In our current Complex Variables homework assignment, we are given the following problem:
Let $\Omega = \lbrace z \in \Bbb C : |z|<1, Im(z)>0\rbrace $ and $f \in C(\partial\Omega,\Bbb R)$ such that $f(t) = 0$ for $-1 < t < 1$. We are supposed to find a harmonic function $u \in C(\overline\Omega)$ such that $u = f$ on $\partial\Omega$.

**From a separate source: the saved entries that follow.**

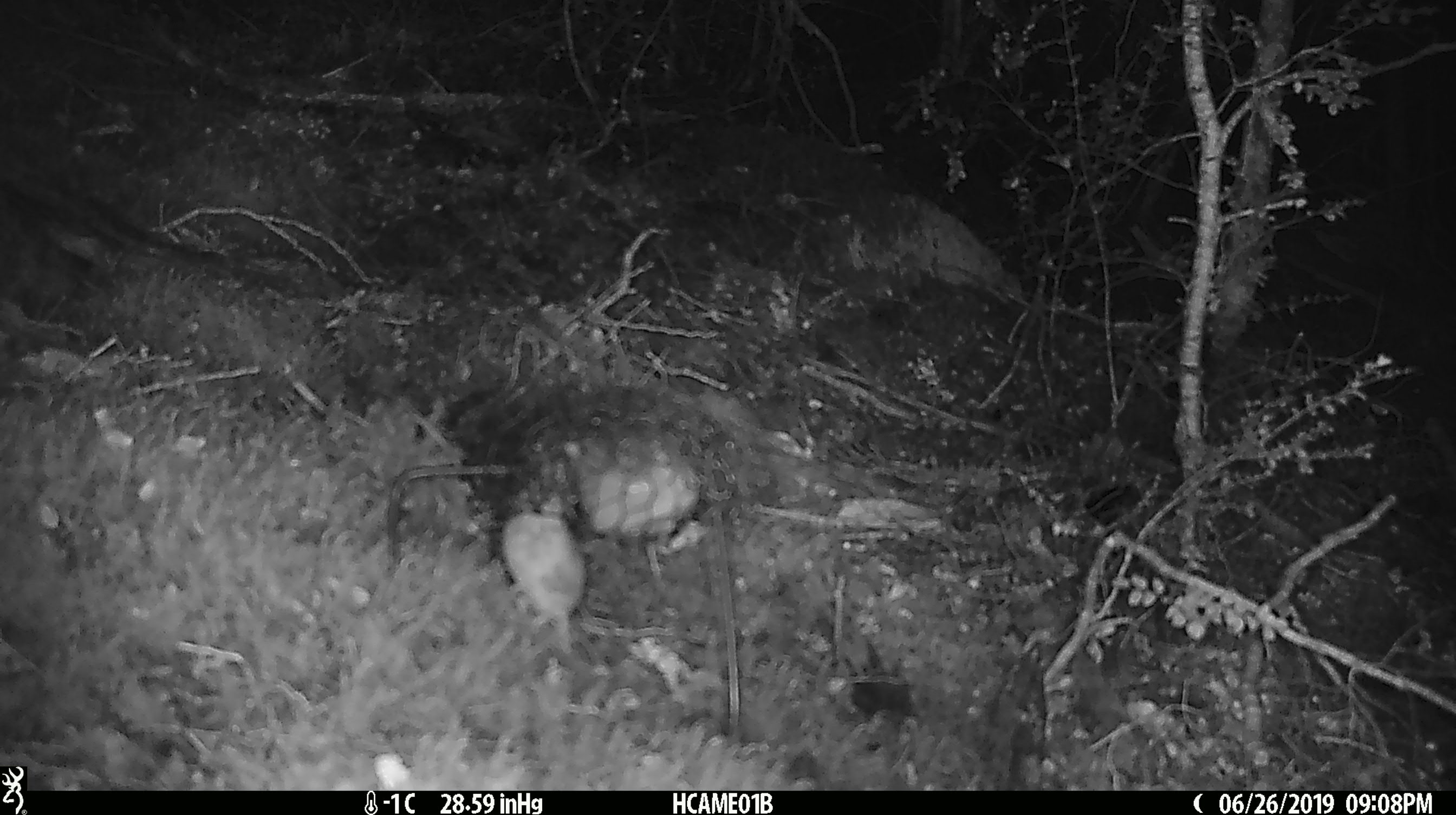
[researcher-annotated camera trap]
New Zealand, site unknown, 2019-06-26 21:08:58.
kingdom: Animalia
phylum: Chordata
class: Mammalia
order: Rodentia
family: Muridae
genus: Mus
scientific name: Mus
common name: mouse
Mouse (Mus).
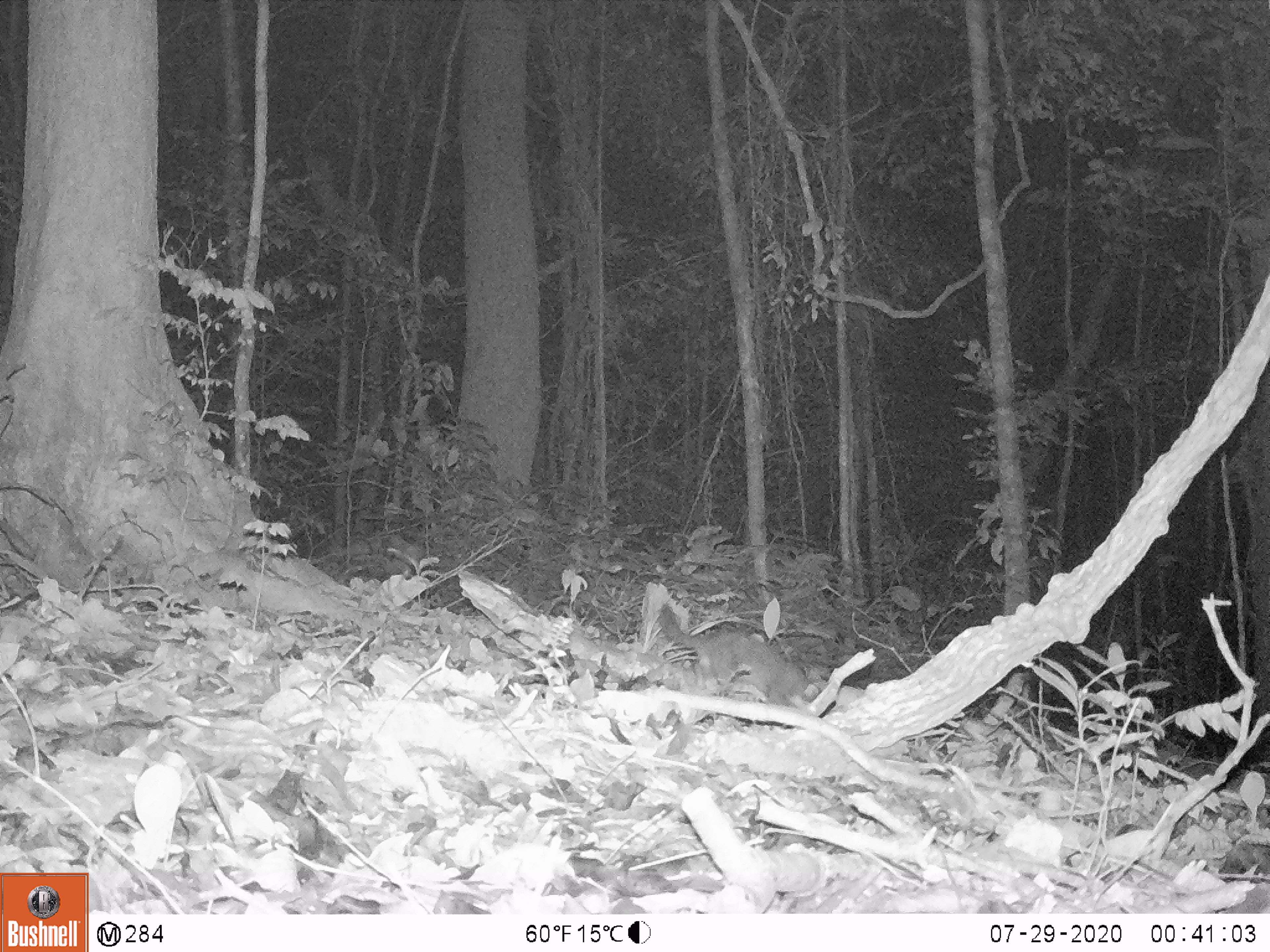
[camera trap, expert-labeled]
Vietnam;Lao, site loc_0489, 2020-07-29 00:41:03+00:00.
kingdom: Animalia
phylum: Chordata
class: Mammalia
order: Carnivora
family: Mustelidae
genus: Melogale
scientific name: Melogale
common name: ferret badger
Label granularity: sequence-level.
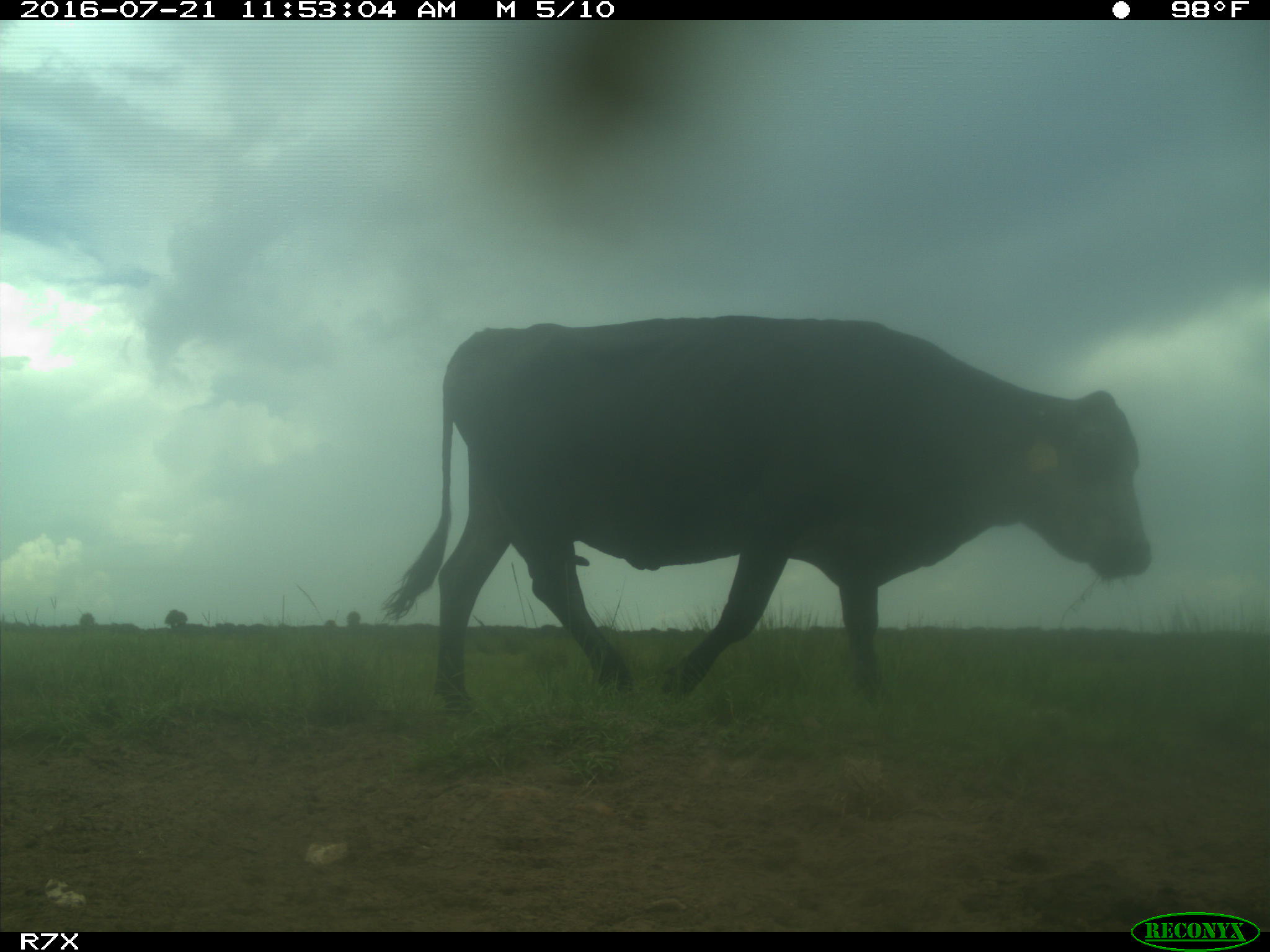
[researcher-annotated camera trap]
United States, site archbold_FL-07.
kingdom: Animalia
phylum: Chordata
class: Mammalia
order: Artiodactyla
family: Bovidae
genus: Bos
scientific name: Bos taurus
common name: domestic cow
Bos taurus (domestic cow).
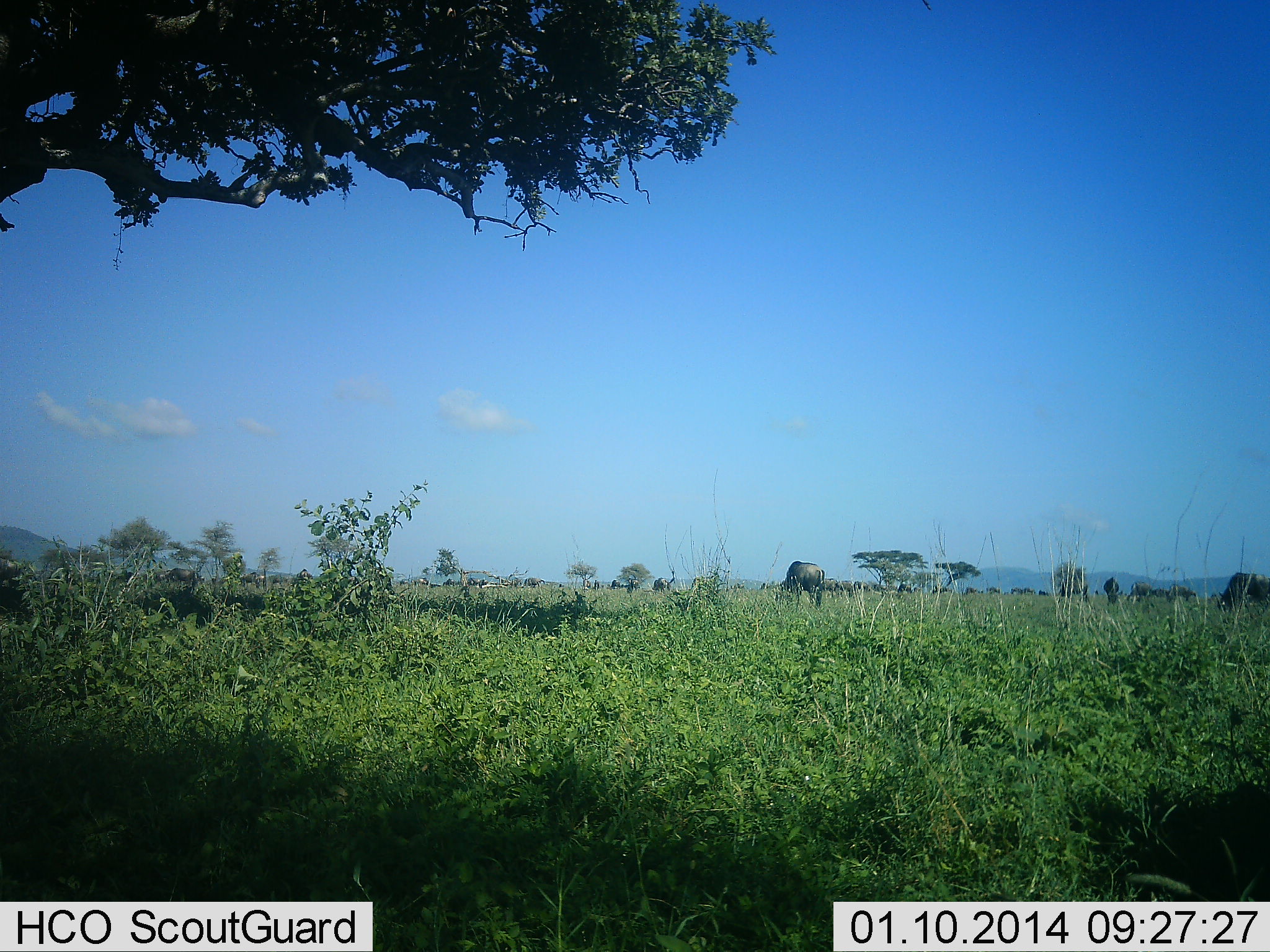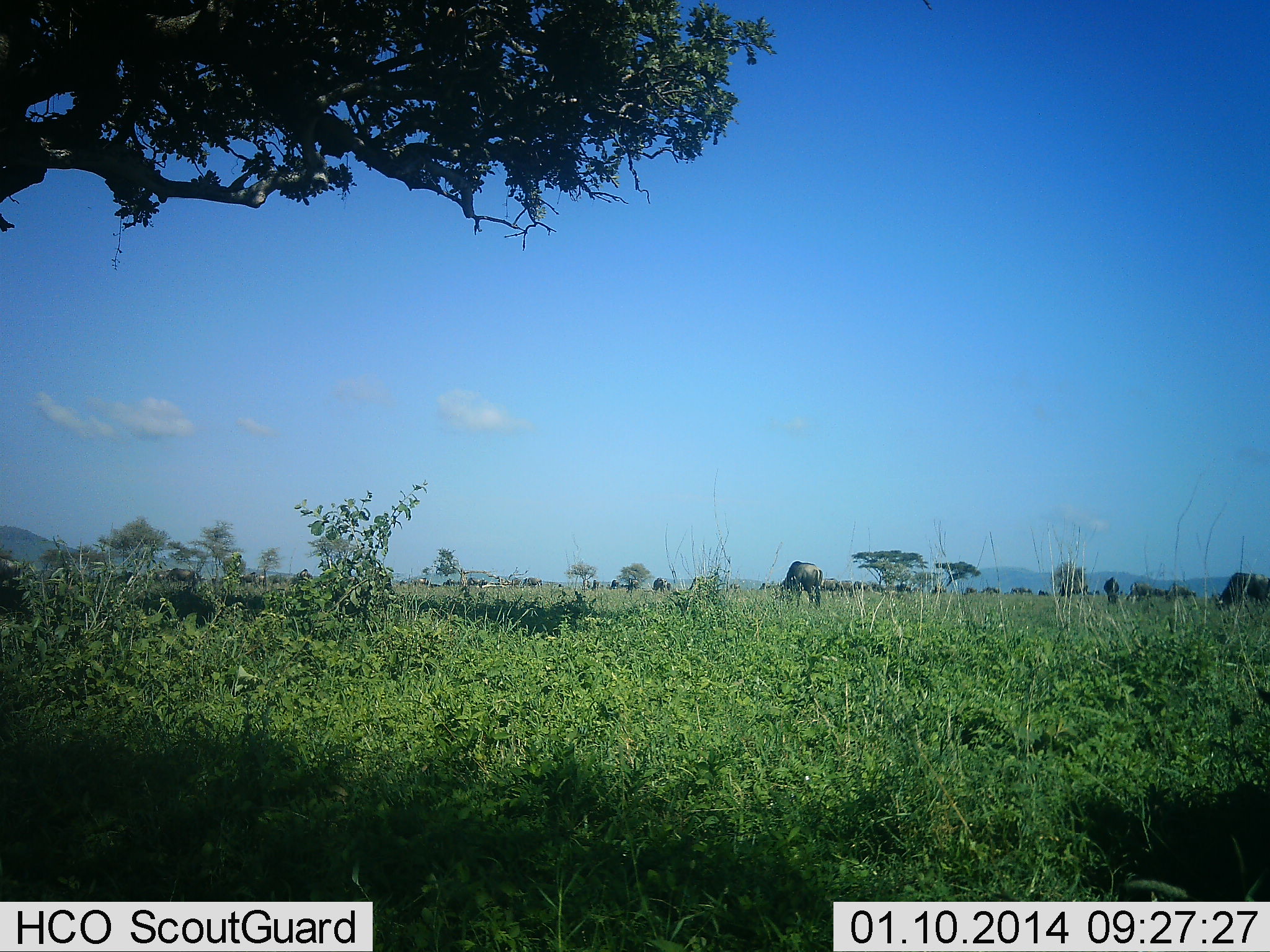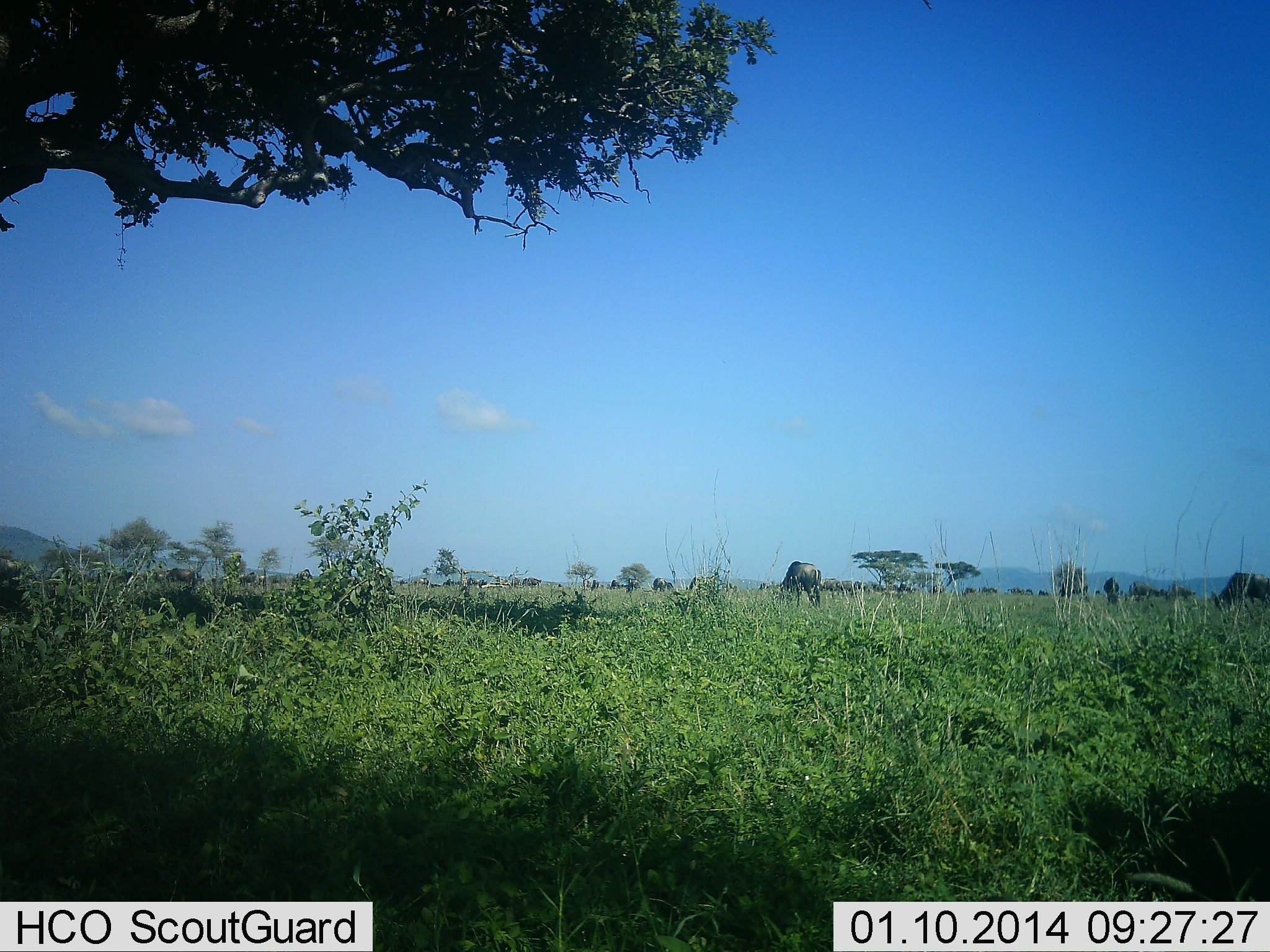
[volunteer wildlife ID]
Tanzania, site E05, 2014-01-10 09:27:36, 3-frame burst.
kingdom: Animalia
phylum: Chordata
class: Mammalia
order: Artiodactyla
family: Bovidae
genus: Connochaetes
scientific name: Connochaetes taurinus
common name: blue wildebeest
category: wildebeest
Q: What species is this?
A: Wildebeest (blue wildebeest) (Connochaetes taurinus).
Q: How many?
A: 11-50.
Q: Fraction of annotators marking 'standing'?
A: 50%.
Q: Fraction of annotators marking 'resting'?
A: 0%.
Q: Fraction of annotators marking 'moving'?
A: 10%.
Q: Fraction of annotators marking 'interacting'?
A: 0%.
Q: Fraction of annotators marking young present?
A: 0%.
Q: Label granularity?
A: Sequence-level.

When we solved the general Dirichlet problem for the whole disk $B_1$ in class, we used the poisson integral formula, i.e. $u(z) = \frac{1}{2\pi}\int_{|\xi|=1}f(\xi )\frac{1-|z|^2}{|\xi-z|^2}d\xi$ was the solution to $u|_{\partial B_1}=f$ and $\Delta u = 0$. I have tried to modify this integral so that it works for the homework question, without success. I'd be glad for any ideas.
Hint: Define $g$ on the unit circle by setting
$$\begin {cases} g(e^{ix}) = f(e^{ix}),& 0\le x \le \pi \\g(e^{ix}) = -f(e^{-ix}), &-\pi \le x\le 0 \end {cases}$$ Let $u$ be the Poisson integral of $g$ on the closed unit disc.